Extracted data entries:
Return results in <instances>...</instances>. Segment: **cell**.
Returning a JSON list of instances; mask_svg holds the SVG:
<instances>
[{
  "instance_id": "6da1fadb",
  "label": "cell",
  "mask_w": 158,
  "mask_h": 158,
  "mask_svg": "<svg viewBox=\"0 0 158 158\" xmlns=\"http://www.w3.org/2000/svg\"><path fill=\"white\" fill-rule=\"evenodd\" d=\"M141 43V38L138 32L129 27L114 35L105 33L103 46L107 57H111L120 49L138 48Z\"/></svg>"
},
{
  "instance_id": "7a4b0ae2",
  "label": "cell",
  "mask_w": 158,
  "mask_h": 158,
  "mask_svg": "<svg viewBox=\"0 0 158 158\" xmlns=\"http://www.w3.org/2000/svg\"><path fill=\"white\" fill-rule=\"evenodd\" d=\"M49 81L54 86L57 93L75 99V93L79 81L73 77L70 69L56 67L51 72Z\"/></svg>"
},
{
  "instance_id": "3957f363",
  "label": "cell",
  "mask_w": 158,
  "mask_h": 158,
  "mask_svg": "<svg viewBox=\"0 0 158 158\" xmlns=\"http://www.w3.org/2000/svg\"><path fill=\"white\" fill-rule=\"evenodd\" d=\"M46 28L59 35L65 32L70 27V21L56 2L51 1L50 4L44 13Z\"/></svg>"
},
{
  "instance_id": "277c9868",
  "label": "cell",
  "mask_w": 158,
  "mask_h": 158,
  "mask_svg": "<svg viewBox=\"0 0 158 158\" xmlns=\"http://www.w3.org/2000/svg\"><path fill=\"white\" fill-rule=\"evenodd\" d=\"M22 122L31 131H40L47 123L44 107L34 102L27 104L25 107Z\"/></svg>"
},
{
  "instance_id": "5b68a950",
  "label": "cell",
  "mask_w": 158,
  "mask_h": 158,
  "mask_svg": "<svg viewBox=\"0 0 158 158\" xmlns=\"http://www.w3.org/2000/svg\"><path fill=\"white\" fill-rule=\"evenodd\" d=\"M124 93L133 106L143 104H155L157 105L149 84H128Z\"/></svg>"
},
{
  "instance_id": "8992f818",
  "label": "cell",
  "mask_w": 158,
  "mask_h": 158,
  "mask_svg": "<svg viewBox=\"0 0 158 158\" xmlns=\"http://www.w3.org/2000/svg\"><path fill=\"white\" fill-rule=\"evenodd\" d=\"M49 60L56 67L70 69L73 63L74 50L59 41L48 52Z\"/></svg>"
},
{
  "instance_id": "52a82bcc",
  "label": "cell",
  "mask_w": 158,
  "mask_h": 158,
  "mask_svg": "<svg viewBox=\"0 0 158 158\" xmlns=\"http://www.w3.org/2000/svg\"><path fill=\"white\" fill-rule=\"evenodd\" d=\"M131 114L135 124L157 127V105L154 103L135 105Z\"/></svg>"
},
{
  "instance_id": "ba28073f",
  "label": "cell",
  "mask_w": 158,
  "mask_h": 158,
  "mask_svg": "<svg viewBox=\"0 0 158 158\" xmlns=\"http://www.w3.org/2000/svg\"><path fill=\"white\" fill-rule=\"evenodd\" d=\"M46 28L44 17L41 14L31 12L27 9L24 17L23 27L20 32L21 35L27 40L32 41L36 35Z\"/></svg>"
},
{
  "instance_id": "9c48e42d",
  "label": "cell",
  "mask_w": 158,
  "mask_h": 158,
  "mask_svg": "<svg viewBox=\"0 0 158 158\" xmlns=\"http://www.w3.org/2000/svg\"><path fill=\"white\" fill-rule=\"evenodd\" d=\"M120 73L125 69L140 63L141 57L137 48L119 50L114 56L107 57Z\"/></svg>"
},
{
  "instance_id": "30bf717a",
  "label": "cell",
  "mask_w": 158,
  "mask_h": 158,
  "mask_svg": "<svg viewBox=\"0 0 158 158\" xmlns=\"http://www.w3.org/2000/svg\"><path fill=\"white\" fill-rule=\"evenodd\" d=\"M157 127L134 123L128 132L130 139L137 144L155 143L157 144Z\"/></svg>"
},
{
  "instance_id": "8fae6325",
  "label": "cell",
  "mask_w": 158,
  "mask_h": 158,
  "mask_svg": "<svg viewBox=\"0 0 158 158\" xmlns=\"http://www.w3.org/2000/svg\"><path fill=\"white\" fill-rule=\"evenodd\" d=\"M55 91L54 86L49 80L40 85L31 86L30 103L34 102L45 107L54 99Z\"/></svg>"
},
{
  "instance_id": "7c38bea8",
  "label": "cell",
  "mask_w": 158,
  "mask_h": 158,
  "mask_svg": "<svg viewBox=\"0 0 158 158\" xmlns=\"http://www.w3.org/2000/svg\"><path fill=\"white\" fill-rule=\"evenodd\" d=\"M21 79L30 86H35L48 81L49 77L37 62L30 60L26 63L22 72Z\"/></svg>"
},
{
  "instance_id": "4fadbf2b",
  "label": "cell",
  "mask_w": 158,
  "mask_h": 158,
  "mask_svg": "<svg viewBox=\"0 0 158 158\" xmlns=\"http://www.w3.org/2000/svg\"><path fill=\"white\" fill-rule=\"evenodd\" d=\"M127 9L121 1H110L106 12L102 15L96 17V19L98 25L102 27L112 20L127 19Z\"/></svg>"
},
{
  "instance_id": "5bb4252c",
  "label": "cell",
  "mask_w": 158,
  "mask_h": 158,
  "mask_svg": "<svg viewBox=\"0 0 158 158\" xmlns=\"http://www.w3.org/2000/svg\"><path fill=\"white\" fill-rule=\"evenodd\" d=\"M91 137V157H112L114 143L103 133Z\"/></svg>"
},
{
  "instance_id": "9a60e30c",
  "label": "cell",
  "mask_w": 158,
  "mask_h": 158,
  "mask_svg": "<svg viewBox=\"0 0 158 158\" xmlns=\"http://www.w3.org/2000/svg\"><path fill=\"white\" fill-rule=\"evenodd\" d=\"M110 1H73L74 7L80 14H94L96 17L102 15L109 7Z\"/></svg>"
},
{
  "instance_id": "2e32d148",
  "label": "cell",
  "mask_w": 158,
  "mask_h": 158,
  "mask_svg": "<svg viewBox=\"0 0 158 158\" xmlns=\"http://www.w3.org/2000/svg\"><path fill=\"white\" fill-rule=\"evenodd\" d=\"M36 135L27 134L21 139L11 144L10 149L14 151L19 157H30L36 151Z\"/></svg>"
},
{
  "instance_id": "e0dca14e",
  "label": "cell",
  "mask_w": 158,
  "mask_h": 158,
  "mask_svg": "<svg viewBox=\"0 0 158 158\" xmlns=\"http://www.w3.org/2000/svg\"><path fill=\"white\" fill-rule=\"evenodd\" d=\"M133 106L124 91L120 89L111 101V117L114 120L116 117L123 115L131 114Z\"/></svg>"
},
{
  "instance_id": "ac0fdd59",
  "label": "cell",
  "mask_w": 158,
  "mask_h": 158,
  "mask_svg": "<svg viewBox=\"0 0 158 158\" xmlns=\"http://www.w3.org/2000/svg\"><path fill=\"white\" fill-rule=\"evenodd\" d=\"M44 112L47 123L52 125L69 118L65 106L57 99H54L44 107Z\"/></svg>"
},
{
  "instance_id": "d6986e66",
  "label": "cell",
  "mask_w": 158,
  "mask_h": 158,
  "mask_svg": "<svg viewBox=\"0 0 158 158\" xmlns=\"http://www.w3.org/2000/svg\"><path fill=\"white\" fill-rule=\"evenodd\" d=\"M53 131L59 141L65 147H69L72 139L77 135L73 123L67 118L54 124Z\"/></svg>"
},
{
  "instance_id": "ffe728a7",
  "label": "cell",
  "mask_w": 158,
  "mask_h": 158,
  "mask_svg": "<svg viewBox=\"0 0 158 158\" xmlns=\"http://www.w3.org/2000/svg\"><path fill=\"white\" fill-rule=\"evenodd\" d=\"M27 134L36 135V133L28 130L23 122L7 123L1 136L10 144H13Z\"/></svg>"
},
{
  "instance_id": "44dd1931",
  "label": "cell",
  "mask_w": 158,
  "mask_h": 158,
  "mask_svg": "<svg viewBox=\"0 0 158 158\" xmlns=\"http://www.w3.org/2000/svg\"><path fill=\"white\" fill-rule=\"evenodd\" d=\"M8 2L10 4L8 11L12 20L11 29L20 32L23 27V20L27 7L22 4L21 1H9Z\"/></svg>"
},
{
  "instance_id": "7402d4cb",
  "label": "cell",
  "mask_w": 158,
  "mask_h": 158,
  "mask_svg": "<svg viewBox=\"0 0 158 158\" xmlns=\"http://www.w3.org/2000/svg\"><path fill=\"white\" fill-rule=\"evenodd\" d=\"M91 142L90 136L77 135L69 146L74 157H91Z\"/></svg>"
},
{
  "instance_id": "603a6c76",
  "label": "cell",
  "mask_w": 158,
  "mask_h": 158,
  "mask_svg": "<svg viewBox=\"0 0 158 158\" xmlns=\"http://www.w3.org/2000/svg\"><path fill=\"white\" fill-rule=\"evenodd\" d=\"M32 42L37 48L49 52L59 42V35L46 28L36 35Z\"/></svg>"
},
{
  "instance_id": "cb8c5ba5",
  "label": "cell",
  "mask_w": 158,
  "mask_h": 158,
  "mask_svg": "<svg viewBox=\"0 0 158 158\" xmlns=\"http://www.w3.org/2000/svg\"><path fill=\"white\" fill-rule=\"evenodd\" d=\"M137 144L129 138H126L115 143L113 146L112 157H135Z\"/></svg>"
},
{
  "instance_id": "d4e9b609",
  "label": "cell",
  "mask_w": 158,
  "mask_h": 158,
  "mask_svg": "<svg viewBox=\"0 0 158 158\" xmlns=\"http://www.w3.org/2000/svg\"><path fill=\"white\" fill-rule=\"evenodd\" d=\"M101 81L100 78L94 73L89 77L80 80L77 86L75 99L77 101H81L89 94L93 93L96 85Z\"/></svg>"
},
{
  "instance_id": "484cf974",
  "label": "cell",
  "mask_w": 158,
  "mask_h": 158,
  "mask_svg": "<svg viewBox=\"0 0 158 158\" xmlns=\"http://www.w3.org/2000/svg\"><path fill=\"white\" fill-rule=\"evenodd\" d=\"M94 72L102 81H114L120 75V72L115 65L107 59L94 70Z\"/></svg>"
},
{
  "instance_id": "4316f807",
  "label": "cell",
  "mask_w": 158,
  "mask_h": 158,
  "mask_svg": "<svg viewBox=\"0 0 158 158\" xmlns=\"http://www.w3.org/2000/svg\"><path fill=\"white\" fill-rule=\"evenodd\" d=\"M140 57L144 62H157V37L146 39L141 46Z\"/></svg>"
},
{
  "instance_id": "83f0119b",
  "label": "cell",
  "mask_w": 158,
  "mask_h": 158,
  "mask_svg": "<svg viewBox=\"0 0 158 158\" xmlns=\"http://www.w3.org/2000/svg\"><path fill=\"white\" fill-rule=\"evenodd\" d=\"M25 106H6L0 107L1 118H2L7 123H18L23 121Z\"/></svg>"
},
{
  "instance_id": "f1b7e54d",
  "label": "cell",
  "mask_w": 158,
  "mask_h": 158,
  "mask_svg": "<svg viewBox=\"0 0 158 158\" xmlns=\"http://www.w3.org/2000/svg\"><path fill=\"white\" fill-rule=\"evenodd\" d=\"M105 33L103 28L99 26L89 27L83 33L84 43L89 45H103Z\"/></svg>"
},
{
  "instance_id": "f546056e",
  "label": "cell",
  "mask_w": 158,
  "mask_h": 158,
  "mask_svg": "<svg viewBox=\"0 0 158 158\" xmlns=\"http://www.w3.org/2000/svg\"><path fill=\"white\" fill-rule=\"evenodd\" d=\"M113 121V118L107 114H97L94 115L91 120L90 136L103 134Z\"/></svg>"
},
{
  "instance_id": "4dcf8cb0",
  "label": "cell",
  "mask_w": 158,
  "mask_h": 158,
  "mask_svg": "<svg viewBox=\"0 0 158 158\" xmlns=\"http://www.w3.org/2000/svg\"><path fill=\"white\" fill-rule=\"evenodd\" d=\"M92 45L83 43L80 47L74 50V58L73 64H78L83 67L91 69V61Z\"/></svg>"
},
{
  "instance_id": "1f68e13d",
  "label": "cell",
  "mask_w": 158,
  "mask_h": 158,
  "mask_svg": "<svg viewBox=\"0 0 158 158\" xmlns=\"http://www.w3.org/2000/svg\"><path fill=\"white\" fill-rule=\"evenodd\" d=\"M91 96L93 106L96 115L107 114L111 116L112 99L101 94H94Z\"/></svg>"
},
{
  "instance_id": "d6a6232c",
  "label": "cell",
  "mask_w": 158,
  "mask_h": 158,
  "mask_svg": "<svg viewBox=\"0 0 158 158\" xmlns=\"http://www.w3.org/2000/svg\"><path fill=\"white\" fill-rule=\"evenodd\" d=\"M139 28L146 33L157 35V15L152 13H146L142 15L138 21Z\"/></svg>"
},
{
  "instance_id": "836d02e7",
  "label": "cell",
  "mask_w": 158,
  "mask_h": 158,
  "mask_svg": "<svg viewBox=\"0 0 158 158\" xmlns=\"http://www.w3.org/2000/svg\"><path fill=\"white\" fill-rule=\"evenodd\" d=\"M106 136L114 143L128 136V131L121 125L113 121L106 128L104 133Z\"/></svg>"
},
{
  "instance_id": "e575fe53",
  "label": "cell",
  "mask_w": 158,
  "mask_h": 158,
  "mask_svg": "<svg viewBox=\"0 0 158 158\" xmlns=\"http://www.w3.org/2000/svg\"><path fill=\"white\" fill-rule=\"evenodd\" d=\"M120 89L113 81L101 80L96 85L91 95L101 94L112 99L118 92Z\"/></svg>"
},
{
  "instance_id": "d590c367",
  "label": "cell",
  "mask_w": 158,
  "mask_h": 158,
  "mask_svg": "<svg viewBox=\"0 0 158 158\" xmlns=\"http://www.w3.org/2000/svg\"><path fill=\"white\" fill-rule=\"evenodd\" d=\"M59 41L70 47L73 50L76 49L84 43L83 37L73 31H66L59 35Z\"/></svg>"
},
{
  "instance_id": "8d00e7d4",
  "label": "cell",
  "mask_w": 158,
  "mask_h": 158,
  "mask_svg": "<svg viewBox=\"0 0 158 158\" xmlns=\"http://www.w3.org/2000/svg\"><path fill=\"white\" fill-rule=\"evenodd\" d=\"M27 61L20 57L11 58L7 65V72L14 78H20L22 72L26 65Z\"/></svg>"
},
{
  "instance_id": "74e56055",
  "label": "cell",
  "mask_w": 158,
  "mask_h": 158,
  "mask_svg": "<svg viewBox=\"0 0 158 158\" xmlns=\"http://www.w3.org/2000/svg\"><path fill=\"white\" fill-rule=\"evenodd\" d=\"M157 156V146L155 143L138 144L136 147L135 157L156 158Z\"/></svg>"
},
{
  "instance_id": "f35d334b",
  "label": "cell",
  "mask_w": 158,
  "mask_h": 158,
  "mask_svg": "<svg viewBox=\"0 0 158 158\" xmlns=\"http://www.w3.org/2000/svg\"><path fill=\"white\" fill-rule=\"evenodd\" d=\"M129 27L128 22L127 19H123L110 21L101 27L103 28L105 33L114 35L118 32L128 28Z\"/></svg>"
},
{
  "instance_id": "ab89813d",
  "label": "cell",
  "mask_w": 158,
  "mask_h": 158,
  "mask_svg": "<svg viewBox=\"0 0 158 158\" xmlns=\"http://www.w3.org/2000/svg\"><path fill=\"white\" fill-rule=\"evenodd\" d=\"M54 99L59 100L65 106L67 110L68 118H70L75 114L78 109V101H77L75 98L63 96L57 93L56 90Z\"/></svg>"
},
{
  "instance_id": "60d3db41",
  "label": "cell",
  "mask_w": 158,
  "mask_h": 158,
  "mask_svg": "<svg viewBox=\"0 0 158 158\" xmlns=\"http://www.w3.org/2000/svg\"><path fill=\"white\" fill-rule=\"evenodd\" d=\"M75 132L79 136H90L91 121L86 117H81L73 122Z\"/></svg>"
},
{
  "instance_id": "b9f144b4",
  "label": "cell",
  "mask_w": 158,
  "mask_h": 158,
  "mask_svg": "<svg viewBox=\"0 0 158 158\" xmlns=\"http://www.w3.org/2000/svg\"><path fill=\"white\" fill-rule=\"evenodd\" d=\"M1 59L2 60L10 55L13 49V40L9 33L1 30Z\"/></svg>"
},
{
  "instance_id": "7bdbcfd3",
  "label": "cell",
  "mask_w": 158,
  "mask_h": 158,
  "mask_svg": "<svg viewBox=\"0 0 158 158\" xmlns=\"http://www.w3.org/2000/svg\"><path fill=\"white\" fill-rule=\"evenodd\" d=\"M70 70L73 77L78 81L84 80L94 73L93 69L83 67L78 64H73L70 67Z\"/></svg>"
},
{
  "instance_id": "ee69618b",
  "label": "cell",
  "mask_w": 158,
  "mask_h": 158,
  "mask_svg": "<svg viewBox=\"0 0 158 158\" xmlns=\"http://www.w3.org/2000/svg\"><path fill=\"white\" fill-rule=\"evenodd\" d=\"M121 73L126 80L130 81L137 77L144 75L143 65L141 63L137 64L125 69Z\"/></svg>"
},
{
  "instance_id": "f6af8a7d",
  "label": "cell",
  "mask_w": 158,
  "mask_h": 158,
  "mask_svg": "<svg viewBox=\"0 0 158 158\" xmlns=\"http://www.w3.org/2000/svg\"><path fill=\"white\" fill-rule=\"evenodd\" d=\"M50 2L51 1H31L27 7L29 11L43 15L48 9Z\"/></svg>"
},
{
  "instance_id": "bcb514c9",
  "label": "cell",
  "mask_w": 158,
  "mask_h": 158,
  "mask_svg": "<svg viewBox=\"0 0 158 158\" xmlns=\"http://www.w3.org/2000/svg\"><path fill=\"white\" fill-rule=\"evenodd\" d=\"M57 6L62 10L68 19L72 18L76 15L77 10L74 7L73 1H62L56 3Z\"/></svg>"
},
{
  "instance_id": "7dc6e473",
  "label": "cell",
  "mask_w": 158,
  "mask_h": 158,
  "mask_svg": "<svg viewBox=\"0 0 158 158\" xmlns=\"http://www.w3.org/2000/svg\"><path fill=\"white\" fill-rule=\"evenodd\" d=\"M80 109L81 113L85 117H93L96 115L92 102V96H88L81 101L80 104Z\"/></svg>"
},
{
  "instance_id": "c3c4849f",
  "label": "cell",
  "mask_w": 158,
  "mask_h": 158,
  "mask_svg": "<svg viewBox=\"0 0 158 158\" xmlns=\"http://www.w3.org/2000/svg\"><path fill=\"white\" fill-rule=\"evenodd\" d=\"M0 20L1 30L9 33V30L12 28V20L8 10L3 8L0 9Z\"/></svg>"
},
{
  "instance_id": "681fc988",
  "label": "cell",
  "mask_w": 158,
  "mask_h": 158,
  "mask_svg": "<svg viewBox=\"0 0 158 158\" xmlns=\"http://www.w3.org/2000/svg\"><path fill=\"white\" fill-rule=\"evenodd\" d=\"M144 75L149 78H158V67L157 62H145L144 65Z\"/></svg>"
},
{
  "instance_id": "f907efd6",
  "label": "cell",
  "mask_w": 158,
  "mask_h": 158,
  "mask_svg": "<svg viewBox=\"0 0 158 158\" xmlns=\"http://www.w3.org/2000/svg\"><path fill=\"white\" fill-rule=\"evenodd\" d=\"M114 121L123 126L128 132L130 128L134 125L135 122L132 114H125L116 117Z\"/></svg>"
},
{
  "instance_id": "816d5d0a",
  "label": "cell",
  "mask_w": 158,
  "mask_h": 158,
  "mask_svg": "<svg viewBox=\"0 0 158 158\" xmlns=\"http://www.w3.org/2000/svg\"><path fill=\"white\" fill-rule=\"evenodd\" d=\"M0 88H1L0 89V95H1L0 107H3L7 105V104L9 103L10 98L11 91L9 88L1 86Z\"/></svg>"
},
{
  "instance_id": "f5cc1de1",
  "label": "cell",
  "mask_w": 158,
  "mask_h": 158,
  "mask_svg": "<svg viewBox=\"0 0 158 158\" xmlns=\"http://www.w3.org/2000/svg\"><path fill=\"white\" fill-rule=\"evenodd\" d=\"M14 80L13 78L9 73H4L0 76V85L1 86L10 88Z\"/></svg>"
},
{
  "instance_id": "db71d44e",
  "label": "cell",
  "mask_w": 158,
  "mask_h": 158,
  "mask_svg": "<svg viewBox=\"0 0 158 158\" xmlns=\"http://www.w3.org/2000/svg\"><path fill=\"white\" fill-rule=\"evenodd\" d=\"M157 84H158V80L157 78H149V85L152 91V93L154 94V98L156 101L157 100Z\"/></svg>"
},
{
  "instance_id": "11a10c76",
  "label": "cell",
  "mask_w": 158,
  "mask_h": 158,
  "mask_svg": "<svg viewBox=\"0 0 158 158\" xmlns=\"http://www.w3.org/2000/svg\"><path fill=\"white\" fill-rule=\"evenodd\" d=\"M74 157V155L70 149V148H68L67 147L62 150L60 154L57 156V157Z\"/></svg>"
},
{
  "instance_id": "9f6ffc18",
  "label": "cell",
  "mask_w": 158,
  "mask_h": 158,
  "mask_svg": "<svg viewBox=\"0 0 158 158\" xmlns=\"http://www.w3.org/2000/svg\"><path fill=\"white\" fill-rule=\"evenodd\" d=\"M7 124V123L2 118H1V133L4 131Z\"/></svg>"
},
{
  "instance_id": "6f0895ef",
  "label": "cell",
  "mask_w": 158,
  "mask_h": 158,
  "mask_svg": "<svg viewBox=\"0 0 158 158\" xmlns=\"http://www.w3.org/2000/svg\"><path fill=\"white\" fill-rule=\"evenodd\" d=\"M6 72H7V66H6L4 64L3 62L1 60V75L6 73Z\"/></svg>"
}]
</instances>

Task requirements:
Pull out each line of the records that contains the string "instances", treating uppercase and lowercase as different.

Result of the exercise:
Return results in <instances>...</instances>. Segment: **cell**.
Returning a JSON list of instances; mask_svg holds the SVG:
<instances>
</instances>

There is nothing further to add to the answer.